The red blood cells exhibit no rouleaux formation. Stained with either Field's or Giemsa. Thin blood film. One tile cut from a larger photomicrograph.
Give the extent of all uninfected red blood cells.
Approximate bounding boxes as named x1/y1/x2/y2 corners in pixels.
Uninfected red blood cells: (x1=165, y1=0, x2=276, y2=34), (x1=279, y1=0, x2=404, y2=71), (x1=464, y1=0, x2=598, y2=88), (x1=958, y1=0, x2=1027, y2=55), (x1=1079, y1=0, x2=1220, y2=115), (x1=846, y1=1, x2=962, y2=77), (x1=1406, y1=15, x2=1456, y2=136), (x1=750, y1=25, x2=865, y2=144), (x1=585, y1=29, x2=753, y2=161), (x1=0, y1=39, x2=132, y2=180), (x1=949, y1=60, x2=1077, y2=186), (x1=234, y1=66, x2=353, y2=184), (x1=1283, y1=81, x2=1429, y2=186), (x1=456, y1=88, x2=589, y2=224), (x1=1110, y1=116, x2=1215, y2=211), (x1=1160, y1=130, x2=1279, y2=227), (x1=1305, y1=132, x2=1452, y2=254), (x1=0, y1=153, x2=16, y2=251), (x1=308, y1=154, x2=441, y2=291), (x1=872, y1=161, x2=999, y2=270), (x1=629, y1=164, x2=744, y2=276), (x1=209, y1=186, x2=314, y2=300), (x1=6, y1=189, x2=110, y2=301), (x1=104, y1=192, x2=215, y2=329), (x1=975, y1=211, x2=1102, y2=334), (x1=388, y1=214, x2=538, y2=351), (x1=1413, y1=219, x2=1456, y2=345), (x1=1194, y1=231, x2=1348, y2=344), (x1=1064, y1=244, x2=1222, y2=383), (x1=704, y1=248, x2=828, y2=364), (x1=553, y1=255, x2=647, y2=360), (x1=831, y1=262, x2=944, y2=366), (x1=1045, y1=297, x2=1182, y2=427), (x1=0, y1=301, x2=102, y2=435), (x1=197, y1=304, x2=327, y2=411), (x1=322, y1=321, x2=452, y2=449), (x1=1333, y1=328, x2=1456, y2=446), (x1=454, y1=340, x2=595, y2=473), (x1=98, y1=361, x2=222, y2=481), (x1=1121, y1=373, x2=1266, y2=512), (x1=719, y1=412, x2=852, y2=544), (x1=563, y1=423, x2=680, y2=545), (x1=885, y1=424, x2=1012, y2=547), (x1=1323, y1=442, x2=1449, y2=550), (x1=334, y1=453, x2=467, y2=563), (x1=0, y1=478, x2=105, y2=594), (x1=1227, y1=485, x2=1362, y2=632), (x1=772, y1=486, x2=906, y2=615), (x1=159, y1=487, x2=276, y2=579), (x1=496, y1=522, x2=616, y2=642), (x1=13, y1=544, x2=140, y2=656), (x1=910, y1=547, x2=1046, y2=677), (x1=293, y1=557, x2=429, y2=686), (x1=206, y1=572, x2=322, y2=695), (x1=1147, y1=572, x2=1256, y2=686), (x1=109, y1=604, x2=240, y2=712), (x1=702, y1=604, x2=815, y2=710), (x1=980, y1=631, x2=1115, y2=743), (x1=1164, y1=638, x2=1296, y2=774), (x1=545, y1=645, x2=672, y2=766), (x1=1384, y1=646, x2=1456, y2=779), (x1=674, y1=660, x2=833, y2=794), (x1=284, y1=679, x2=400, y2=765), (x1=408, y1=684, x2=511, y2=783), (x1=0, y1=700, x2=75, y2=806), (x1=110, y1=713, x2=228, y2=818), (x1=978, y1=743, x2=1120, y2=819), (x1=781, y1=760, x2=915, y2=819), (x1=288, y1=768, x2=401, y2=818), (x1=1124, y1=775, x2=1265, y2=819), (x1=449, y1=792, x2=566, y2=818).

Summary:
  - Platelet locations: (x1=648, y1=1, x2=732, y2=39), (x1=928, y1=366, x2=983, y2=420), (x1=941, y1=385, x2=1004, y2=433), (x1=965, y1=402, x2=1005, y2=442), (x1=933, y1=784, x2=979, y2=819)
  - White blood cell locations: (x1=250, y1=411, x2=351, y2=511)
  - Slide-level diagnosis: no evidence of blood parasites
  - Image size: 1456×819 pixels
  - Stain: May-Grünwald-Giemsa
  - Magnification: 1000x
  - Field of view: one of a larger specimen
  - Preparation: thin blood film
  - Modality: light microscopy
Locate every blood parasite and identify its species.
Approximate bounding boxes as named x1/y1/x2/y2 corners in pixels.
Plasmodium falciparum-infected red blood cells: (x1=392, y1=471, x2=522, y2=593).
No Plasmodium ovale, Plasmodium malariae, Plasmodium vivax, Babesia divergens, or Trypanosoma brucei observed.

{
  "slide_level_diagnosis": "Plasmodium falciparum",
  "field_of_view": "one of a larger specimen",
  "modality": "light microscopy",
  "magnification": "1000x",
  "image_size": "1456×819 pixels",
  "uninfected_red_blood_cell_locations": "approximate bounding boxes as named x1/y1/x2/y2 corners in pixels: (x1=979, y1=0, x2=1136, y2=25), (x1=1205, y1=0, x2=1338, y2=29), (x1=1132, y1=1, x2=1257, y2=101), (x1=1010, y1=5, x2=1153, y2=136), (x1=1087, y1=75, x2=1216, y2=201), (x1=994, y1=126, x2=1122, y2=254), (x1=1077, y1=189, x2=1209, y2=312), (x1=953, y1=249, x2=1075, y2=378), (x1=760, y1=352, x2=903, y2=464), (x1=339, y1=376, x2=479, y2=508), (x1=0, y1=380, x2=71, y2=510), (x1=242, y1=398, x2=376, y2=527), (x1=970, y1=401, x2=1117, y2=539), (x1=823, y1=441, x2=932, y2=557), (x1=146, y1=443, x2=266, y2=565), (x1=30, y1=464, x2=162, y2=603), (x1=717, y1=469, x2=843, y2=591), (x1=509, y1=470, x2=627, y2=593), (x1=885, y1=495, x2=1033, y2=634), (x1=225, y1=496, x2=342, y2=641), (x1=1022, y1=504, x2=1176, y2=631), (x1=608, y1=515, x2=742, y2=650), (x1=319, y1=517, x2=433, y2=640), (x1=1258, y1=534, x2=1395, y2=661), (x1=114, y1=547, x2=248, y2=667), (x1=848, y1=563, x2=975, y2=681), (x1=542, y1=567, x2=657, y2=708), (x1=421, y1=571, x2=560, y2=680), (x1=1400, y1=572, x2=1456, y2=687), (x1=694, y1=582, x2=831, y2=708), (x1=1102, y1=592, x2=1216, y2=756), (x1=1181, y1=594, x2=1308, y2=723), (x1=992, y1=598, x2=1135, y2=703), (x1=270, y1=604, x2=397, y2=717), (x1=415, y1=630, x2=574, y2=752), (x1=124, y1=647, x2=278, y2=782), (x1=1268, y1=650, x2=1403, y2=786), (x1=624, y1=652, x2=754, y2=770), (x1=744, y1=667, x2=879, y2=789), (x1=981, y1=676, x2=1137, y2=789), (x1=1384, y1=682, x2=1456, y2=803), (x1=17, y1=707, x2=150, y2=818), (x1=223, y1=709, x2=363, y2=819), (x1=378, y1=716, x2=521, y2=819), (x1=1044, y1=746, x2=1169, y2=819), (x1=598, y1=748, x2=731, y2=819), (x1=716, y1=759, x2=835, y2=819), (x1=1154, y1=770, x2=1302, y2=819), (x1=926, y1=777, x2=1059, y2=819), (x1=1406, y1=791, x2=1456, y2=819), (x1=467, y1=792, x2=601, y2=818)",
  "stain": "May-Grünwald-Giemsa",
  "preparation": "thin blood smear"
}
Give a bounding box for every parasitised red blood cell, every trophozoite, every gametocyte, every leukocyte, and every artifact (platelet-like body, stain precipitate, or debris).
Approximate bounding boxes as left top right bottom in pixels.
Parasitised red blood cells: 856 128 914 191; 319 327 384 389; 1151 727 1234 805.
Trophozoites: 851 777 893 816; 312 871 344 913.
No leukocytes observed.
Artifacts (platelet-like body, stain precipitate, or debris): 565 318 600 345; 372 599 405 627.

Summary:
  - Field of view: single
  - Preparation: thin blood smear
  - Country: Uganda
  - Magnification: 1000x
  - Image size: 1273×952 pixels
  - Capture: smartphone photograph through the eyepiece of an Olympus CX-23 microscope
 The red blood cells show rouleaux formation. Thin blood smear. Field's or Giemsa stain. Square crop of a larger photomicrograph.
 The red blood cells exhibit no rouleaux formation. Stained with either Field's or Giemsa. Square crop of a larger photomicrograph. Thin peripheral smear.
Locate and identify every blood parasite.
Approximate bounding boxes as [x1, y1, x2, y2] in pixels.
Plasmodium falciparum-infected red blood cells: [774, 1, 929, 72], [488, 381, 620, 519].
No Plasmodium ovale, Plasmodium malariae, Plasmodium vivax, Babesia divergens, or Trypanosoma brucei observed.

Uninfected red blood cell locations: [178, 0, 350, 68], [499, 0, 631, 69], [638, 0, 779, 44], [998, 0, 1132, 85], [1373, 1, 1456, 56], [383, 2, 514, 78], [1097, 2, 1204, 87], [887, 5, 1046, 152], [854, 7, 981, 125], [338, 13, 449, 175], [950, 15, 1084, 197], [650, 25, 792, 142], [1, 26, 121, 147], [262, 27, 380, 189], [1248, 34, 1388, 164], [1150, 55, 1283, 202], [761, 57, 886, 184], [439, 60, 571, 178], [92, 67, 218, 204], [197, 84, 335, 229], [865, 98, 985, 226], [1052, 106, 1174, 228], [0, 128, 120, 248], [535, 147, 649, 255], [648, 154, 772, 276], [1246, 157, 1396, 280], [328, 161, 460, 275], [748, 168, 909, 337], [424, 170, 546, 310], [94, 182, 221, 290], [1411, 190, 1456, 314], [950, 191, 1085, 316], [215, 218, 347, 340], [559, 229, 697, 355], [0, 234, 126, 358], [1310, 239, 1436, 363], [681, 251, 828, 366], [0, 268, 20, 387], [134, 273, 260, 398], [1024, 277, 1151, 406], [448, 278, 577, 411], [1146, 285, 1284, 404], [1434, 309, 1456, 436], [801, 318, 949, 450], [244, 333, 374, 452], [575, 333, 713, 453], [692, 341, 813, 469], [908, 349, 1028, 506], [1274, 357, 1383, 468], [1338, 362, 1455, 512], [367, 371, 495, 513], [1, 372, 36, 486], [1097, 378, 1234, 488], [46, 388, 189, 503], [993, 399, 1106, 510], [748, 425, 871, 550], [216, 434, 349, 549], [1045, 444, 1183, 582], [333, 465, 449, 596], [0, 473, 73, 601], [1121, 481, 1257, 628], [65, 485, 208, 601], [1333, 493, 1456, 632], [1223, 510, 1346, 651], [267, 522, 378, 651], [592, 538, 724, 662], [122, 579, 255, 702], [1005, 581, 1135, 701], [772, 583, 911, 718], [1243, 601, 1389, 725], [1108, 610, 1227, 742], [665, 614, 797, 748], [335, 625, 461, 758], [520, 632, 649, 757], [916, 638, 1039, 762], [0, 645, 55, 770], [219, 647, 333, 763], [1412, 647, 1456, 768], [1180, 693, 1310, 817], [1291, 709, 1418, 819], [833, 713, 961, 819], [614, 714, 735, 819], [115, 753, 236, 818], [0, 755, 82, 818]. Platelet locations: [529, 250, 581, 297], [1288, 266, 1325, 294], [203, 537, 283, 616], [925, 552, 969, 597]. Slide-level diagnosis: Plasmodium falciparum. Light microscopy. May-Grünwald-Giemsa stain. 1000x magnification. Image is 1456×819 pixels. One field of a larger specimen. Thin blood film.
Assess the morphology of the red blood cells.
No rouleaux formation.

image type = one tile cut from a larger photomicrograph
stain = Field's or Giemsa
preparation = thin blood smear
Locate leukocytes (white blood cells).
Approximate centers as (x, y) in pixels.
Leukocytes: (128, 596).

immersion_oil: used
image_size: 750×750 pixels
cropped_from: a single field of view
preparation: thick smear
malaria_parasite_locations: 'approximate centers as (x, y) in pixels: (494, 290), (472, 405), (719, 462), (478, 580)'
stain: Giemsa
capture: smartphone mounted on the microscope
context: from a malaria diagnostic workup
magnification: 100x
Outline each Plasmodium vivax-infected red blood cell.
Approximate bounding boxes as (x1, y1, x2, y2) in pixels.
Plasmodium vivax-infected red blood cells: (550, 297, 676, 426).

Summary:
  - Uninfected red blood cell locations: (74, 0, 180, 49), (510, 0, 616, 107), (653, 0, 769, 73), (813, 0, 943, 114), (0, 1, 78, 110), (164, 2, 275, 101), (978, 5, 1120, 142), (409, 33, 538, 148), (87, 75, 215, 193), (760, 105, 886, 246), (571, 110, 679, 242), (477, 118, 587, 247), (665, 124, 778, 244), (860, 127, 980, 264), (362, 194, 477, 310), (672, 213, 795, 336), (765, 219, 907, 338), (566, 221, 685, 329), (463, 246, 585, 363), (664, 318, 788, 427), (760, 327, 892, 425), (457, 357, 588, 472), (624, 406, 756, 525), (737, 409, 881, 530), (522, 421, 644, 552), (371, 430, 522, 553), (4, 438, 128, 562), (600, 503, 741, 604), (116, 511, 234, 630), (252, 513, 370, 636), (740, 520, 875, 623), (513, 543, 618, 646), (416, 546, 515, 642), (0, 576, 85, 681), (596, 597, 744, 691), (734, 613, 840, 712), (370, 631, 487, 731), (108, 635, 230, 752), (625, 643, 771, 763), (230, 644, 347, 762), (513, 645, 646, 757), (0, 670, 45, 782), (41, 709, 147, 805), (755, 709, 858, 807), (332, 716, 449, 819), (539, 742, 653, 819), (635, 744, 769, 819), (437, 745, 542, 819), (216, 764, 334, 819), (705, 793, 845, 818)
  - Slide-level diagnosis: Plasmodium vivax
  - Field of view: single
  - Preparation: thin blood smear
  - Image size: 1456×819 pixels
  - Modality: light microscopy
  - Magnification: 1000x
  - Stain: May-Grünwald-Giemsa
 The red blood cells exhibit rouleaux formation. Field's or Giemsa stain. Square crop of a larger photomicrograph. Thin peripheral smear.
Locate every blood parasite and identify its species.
____________________
#### What the exercise asks
Return every line from the material that contains the word "debris".

#### Your response
Give a bounding box for every parasitised red blood cell, every trophozoite, every gametocyte, every leukocyte, and every artifact (platelet-like body, stain precipitate, or debris).
Artifacts (platelet-like body, stain precipitate, or debris): 565 318 600 345; 372 599 405 627.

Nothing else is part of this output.